Can you share your story about becoming a Data Science evangelist?
I graduated in 2009 with a degree in electrical engineering and joined a power distribution industry in India called Tata Power. My work mostly consisted of crunching electronic meters and network data and predicting power outages. It was all about the analysis of humongous amounts of data. However, all the data analyses were done using proprietary software.

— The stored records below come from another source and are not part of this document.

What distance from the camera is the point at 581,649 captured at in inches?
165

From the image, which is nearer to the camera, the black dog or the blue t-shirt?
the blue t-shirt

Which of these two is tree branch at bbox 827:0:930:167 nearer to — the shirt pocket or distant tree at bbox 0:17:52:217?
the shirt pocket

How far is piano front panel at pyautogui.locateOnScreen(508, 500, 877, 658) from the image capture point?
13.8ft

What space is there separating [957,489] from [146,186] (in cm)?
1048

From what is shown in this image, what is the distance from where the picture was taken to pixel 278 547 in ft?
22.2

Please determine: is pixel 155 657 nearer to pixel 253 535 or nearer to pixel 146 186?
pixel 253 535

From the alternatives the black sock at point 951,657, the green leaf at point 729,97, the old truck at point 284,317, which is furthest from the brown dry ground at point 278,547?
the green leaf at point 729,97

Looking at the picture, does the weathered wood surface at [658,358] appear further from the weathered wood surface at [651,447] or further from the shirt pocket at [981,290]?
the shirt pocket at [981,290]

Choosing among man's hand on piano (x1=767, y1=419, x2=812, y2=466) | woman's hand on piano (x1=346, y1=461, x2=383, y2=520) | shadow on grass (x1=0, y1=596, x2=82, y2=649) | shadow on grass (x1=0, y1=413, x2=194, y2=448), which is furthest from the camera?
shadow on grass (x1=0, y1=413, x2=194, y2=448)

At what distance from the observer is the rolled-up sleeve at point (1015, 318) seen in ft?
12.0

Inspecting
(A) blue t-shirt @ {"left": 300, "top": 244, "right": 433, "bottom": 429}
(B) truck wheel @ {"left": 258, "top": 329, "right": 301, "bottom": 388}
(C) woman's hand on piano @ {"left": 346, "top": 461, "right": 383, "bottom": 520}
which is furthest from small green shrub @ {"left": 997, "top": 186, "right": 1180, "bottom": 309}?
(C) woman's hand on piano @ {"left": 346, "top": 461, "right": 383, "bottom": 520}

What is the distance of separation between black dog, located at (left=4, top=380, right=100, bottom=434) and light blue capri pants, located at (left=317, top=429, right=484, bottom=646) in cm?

Then, I came across the R, and I realized how the same work could be done much less time and more efficiently. During that time, I came across a MOOC called “Analytic Edge” on the EdX platform. They had real life analytics examples from sports to healthcare, and I realized that the skills that I had developed were not just for the power industry but could also be used in other domains. During this time, I also became a mother, and so I was not thinking about taking Data Science as a full-time career, just a hobby side project. I just started learning more about the tools and applications and machine learning in particular. However, I saw the potential in it, and after working for six years in the power distribution domain, I quit my job and devoted myself entirely to Data Science. That happened in 2016, and after freelancing for three years after that, I joined H20 as a Data Science Evangelist.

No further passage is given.